Monitoring entry/exit doors on time is not always an easy task for everyone. Fortunately, with a handful of electronic parts you can build yourself an expansible door sensor that will not only give a timely indication, but also offer an isolated electric switch to control an external electric load such as a hooter and or a strobe light. I deliberately kept the circuit as simple as possible (no costly modules or hard to get discrete components) so it’s possible that you can build it within a couple of minutes!
I know that even an average electronics hobbyist can build a cheap ‘n’ cheerful door sensor with the help of one permanent magnet and a reed switch. The design presented here is again a magnetic door sensor but with a low-profile (and less fragile) Hall-Effect Switch employed instead of the relatively bulky (and fragile) ordinary reed switch. Okay, let me show you the tried and tested circuit diagram of my expansible door sensor.
Key component in the above circuit diagram is the A3144 (IC1) Hall-Effect Switch from Allegro® MicroSystems Inc. (www.allegromicro.com)
The A3144 includes a voltage regulator, reverse battery protection diode, Hall voltage generator, small-signal amplifier, chopper stabilization, Schmitt trigger, and an open-collector output on a single silicon chip. In the presence of a south polarity magnetic field of sufficient strength, its output switch turns on and stays in that state until the absence of the south polarity magnetic field, or when a north polarity field of sufficient strength is present. The open-collector output can sink current up to 25mA, and A3144 can be operated with DC supply voltages of 4.5 to 24 volts. Note that, the open-collector output naturally needs an external pull-up resistor (~10K) when used with bipolar or CMOS logic circuits.
Here, first output channel (X1-X2) of the circuit can control one electromagnetic relay through a suitable driver circuitry.
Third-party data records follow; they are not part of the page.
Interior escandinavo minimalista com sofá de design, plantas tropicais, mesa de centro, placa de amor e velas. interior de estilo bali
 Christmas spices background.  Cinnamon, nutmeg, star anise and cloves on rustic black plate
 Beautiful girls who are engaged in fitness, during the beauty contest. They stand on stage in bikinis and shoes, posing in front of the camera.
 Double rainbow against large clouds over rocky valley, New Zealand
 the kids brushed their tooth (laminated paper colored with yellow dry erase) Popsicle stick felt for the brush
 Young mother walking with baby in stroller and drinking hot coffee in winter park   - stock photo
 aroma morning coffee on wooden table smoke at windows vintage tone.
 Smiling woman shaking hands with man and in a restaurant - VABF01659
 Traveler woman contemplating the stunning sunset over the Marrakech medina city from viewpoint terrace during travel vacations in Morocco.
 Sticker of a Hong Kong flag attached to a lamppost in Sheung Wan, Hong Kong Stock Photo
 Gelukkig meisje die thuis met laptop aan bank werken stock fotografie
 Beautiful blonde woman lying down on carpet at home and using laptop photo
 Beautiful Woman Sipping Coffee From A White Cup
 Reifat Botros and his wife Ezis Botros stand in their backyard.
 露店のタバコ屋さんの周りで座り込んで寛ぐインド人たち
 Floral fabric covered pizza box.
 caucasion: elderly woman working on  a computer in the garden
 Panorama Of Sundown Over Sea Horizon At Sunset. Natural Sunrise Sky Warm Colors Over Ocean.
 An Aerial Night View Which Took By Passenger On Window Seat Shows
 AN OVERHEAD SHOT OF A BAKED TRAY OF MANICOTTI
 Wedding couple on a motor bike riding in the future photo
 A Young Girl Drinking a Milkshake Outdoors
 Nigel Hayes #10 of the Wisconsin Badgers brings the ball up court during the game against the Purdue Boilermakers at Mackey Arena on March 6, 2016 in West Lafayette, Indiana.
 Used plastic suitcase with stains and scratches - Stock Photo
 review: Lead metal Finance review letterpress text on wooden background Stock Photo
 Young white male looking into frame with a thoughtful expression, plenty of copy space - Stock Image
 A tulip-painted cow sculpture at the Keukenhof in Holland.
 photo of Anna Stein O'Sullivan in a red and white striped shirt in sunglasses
Likewise, the second channel (X3-X4) can drive another electromagnetic relay through a driver circuitry which is an exact replica of the first one. The design is deliberately configured in such a way that when first channel turns on, the second channel will turn off, and vice versa. Circuit diagram of the electromagnetic relay driver circuitry is shown below. Remember to replicate the circuit exactly for making the second channel electromagnetic relay driver.
Using the second part of the circuit (relay section) in combination with the first one lets you switch two independent electrical loads (10A @ 250VAC maximum) one at a time at ease. Naturally one of the relay has to be powered for as long as its connected output load is required, and a typical 5V electromagnetic relay might draw around 75mA or so (assuming a 5V coil with 67Ω resistance) but in real terms it’s nothing to worry much about if the circuit is powered by a suitable mains adapter. For battery operation it’s another matter though, as every milliamp counts!
The device installation on the door takes only a few minutes. First of all, attach a bar magnet (or a suitable Neodymium magnet) on inner top edge of the door. Next, mount the Hall-Effect switch on the door frame in a position such that when the door closes, it’ll be triggered by the South pole of the door magnet. Make sure that, branding side of the Hall-Effect switch is facing the South pole of the magnet, and gap between them is within 5mm.
Broad range of powerful Neodymium magnets in various shapes and sizes are now available at ground bottom prices. So it’d be better to opt for an N52 (highest grade) Neodymium magnet rather than trying an ordinary bar magnet to make your door magnet plate.
In the accompanying photographs you can see a powered-breadboard with the 3144 Hall-Effect sensor circuit, and a readymade 5V relay module with two electromagnetic relays (near-similar to the one shown below).
The module is a 2-channel relay board I used to complete my experiment setup that helped to make the initial test much easier than repeatedly soldering and de-soldering various parts. You sometimes see them on websites or in the shelves of shops selling electronics parts. But don’t worry about that because the circuit of that prewired module closely resembles my own relay driver circuit posted here. Much pleasant soldering!